Read the data below. Every line holding the string "choice" must be copied.

Stored items:
——————————
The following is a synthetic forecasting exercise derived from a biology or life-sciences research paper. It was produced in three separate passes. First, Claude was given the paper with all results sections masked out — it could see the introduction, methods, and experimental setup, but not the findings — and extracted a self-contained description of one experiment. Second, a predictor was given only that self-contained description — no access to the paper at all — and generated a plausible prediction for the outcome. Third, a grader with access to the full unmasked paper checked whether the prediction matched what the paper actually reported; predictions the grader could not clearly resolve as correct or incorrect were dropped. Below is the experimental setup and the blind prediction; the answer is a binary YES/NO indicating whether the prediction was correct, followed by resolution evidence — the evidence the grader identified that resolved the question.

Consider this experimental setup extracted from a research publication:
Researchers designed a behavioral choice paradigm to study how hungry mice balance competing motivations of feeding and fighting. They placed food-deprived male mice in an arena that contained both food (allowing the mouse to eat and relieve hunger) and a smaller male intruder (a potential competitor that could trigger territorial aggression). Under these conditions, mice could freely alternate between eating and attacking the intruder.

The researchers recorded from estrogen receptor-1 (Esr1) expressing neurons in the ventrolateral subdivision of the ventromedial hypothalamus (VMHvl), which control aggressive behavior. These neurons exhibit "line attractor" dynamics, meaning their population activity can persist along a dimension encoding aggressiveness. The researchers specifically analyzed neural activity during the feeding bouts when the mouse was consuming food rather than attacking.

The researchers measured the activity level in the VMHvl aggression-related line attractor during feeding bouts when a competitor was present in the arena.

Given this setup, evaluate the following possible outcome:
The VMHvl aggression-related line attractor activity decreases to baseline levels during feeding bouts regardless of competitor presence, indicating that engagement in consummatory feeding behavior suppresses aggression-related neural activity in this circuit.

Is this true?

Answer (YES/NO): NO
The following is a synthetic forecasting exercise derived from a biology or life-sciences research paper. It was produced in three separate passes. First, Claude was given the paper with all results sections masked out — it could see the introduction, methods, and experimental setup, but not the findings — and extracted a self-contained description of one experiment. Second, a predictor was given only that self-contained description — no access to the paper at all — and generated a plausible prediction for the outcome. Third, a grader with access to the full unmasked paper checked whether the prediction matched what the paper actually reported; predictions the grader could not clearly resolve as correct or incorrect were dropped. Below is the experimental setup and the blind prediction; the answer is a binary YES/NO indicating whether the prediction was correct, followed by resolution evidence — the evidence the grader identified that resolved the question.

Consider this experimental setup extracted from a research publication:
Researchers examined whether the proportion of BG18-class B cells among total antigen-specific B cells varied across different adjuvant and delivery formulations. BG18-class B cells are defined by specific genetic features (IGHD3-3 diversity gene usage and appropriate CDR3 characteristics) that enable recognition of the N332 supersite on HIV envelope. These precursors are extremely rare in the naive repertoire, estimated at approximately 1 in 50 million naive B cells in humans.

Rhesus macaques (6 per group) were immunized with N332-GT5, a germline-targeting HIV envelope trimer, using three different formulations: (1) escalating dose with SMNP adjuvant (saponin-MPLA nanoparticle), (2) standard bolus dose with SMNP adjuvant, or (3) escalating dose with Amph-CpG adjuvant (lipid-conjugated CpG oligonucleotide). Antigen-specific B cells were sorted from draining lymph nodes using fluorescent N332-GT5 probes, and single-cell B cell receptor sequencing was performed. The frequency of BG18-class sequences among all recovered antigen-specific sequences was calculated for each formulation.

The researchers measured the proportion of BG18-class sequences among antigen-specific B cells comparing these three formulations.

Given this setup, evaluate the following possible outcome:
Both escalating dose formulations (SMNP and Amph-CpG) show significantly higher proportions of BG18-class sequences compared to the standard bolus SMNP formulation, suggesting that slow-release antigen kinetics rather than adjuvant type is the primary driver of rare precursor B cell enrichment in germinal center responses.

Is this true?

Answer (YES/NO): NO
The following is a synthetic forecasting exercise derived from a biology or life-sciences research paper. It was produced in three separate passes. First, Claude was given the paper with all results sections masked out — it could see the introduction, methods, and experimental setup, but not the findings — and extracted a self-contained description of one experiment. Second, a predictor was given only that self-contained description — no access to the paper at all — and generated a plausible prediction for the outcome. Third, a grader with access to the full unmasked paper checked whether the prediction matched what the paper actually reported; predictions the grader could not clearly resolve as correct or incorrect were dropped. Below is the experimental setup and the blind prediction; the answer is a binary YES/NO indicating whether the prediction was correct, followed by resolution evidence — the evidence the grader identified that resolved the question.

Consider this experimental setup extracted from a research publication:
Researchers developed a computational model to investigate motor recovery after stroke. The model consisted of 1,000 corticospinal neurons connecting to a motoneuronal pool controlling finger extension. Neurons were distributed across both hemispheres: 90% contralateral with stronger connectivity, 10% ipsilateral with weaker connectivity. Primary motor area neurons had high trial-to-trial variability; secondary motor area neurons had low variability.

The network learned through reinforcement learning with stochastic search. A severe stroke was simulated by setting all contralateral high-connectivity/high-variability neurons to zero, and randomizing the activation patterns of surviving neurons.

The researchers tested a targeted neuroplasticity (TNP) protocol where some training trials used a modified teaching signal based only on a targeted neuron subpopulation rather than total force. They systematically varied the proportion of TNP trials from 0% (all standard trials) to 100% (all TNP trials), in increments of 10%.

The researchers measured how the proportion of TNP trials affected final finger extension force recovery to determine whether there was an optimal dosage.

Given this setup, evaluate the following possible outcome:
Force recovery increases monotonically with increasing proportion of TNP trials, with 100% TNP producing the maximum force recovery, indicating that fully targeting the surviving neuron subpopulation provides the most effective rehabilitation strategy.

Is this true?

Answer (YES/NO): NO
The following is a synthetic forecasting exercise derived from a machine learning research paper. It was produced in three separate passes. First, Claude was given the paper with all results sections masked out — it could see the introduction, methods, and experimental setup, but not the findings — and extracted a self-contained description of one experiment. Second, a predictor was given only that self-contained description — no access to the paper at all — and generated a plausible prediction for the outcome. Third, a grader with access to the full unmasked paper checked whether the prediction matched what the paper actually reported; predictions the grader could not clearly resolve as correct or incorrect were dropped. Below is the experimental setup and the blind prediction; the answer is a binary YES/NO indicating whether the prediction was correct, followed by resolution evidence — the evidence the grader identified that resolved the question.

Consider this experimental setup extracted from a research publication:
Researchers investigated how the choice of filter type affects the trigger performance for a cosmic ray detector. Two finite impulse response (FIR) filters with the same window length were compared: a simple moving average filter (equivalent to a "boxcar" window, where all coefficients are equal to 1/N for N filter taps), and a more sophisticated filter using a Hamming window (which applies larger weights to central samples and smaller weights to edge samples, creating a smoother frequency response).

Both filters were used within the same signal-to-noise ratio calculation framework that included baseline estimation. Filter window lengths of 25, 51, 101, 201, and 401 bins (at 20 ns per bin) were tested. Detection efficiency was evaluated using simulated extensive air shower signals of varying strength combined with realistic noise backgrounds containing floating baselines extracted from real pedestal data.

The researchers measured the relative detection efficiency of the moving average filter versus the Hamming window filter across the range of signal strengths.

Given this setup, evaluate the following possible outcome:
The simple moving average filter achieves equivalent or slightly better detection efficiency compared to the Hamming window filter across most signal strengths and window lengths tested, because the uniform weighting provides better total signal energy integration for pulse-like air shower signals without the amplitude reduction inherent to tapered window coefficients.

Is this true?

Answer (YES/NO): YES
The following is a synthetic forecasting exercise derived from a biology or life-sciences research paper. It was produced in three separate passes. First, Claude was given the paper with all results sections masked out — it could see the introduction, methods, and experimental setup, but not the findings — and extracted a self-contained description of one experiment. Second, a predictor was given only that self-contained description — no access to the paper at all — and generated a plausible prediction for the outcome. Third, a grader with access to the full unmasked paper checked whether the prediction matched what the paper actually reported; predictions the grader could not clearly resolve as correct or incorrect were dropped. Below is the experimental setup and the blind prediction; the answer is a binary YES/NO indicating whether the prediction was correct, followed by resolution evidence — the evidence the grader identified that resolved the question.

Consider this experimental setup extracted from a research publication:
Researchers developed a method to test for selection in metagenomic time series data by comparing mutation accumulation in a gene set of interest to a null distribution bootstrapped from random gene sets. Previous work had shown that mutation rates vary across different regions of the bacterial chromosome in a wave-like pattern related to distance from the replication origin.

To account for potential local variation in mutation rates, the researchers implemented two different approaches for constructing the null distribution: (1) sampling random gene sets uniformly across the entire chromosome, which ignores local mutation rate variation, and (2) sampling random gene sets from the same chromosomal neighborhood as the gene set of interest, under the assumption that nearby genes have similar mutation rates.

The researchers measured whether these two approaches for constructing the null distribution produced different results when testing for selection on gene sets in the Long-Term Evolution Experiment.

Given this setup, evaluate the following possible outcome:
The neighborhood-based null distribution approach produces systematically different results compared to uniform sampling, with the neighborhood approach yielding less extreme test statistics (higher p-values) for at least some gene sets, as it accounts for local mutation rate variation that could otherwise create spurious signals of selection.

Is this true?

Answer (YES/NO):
——————————
> EXERCISE ANSWER:
Researchers designed a behavioral choice paradigm to study how hungry mice balance competing motivations of feeding and fighting. They placed food-deprived male mice in an arena that contained both food (allowing the mouse to eat and relieve hunger) and a smaller male intruder (a potential competitor that could trigger territorial aggression). Under these conditions, mice could freely alternate between eating and attacking the intruder.
Researchers investigated how the choice of filter type affects the trigger performance for a cosmic ray detector. Two finite impulse response (FIR) filters with the same window length were compared: a simple moving average filter (equivalent to a "boxcar" window, where all coefficients are equal to 1/N for N filter taps), and a more sophisticated filter using a Hamming window (which applies larger weights to central samples and smaller weights to edge samples, creating a smoother frequency response).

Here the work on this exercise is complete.